In a surprise move, the Attawapiskat First Nations community told De Beers Canada Corp. it had decided to suspend its consultation process with De Beers.
With exploration at the Victor diamond site complete, DeBeers and its engineering consultants are in the midst of a pre-feasibility study to determine if it is worth building a mine in a muskeg area about 90 kilometres inland from Attawapiskat. The study is expected to be wrapped up by either October or November, at which time the decision was to have been made to proceed to a full-blown feasibility study likely to take 12 to 18 months. If the project were approved by the board of directors, construction could begin in 2005-06, with an eventual mine operating life of 11 to 12 years. To date, the company has invested about $40 million to excavate 9,650 tonnes of kimberlite rock at the Victor project.

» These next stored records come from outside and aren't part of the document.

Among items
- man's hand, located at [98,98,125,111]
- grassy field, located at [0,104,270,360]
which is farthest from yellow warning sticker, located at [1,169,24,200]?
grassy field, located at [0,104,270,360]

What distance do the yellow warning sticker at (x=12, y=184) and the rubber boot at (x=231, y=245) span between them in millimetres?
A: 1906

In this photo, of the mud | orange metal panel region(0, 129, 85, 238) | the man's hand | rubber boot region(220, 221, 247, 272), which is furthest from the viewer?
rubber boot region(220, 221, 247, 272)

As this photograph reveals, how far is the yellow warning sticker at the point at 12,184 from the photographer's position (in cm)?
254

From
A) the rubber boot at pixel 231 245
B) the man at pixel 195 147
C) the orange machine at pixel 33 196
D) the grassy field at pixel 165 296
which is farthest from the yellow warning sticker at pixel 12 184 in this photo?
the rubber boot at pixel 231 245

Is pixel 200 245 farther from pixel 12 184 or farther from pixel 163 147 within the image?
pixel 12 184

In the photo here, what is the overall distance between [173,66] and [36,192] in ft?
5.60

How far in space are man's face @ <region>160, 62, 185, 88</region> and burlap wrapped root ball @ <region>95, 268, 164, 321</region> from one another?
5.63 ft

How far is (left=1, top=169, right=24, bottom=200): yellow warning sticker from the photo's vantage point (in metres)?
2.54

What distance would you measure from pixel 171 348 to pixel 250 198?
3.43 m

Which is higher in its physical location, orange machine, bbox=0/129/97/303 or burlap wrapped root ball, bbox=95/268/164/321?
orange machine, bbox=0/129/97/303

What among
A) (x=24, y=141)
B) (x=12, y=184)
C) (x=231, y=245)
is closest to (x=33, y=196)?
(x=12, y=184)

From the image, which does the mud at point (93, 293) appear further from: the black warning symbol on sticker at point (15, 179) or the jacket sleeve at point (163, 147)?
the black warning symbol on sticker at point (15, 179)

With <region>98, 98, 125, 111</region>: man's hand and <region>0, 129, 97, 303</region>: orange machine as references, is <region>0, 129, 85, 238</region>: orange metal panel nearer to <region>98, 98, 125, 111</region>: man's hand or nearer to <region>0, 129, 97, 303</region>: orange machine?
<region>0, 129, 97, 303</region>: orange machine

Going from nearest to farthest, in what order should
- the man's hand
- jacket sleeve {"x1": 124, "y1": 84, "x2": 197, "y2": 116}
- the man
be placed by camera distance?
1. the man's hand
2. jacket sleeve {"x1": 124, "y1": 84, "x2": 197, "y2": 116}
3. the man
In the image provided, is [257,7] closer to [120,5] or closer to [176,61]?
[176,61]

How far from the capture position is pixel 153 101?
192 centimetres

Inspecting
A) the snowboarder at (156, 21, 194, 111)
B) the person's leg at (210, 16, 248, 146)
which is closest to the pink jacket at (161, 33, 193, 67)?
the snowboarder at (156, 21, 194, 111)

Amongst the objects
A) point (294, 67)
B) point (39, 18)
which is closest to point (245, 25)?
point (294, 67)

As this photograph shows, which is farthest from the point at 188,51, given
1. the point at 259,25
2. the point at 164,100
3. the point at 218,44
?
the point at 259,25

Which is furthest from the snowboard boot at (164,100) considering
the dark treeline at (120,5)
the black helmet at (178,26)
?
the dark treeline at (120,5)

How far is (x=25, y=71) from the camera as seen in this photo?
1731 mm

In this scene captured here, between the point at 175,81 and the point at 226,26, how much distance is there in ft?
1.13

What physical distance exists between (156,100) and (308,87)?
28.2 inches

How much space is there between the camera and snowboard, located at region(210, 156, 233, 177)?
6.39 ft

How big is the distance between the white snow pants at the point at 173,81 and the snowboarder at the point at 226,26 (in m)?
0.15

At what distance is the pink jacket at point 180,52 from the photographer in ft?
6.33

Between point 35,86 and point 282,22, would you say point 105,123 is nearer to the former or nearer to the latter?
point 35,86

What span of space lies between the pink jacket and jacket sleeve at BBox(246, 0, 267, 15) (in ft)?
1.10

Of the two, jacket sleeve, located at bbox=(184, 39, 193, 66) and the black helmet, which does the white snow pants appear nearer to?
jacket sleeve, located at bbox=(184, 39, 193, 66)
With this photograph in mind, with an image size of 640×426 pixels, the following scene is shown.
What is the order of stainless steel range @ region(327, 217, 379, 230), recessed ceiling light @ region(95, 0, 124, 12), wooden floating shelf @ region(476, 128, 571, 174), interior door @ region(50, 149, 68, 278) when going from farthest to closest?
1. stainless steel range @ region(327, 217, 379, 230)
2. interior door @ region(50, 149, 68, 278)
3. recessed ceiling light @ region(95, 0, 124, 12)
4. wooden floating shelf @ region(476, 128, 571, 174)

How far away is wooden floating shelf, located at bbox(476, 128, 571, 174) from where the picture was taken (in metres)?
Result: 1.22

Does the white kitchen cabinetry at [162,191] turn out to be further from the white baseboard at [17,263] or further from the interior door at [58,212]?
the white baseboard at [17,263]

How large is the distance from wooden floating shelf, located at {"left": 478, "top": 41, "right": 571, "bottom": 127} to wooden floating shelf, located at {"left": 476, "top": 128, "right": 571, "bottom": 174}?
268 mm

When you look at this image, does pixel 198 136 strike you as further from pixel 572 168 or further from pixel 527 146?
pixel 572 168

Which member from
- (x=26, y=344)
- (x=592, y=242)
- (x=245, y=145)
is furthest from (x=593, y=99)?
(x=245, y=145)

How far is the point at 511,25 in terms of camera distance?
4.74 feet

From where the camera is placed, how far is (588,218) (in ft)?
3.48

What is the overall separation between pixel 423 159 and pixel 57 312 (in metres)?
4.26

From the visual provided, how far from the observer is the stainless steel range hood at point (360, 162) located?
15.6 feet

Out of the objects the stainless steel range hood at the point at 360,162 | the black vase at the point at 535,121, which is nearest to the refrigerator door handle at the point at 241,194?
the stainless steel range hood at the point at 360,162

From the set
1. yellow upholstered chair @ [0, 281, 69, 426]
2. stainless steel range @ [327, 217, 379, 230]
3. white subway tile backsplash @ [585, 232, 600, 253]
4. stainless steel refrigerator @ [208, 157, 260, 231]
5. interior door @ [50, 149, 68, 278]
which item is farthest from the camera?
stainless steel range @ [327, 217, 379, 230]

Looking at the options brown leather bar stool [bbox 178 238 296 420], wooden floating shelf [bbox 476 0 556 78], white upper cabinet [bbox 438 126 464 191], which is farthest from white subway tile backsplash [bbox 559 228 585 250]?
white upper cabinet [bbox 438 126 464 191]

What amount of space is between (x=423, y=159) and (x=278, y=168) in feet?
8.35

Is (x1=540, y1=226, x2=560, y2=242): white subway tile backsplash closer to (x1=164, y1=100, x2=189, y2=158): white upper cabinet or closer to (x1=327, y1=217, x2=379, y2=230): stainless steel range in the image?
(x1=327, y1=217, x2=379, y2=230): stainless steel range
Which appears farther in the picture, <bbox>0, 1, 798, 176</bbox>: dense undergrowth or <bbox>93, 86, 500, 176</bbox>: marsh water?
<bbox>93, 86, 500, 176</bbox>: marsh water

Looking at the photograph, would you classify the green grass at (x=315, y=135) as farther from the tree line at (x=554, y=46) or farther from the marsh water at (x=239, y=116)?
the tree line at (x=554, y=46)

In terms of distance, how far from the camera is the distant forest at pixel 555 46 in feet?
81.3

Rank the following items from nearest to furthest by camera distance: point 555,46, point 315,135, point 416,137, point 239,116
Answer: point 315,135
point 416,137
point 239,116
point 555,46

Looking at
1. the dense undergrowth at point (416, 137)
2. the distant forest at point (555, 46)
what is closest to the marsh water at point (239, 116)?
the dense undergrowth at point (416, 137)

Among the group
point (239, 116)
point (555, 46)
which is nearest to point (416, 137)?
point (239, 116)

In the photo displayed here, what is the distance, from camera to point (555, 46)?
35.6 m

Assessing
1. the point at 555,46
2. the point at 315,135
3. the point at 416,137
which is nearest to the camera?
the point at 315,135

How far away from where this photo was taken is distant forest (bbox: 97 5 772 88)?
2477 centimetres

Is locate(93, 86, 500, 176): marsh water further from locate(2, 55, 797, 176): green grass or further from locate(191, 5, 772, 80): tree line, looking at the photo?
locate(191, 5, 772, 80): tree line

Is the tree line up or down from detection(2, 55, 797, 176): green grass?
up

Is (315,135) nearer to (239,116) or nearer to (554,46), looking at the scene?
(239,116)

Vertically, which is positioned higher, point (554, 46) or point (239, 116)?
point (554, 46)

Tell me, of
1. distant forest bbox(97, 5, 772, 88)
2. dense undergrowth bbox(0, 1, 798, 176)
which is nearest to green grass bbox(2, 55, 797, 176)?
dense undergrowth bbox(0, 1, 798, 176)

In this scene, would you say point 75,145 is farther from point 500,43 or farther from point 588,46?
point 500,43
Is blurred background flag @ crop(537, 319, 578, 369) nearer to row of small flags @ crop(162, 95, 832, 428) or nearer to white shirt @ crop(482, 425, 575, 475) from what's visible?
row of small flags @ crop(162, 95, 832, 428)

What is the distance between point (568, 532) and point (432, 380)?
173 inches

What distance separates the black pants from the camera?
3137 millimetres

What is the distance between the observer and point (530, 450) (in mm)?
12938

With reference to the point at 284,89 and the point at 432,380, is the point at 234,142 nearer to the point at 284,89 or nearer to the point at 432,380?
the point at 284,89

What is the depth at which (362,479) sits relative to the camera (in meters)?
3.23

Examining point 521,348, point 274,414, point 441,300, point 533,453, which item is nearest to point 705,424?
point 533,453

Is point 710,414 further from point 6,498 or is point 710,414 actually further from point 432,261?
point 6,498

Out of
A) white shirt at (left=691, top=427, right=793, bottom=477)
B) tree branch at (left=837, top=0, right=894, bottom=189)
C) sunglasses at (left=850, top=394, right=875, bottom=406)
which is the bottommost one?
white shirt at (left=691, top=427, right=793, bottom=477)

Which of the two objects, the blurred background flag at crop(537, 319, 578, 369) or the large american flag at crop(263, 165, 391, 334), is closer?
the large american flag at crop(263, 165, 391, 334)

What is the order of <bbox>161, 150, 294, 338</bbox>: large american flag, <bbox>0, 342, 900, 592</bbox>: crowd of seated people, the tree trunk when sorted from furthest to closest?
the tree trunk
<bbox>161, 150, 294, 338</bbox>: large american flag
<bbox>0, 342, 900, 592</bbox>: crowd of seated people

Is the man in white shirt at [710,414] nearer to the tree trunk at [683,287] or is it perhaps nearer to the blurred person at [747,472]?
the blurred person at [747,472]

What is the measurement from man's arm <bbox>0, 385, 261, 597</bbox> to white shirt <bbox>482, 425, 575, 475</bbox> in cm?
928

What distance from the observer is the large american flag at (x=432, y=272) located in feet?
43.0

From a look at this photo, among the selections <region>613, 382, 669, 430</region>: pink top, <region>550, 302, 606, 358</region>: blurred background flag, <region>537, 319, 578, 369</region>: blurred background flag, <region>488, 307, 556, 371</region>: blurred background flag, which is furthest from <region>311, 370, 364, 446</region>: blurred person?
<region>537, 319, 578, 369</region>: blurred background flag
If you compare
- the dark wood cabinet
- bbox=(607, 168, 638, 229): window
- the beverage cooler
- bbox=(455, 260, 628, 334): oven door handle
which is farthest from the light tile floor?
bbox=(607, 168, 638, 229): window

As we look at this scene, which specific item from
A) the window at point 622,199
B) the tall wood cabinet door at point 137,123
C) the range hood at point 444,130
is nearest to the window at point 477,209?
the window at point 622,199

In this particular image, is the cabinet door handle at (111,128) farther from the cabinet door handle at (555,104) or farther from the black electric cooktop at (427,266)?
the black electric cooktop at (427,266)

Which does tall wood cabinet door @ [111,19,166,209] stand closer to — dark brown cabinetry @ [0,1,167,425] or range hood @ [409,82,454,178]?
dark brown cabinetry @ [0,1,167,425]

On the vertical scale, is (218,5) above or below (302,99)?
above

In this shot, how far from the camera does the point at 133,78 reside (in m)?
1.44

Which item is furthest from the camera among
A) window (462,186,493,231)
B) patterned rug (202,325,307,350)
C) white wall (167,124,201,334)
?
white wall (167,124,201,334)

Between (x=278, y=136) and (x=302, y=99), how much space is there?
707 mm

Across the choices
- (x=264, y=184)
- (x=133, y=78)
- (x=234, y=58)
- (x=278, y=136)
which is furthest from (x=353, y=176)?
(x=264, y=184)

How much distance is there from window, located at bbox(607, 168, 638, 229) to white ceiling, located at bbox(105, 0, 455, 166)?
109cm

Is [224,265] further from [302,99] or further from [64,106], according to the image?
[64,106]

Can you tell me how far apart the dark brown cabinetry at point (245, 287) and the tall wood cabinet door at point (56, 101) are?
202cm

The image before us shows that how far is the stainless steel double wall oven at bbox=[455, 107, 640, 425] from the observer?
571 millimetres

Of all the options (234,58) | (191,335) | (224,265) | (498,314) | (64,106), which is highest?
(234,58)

The First Nation intends to seek legal advice and carry out an independent internal review on the matter. The First Nation terminated the community consultation process claiming both federal and provincial governments have not adequately consulted with them.
The community of 1,600 wants to protect their hunting, fishing and trapping territory, and claim they have not been properly served by the De Beers’ agreement. An official with the company says the issues of Aboriginal treaty rights seems to be a shift in focus from the previous First Nations’ agenda.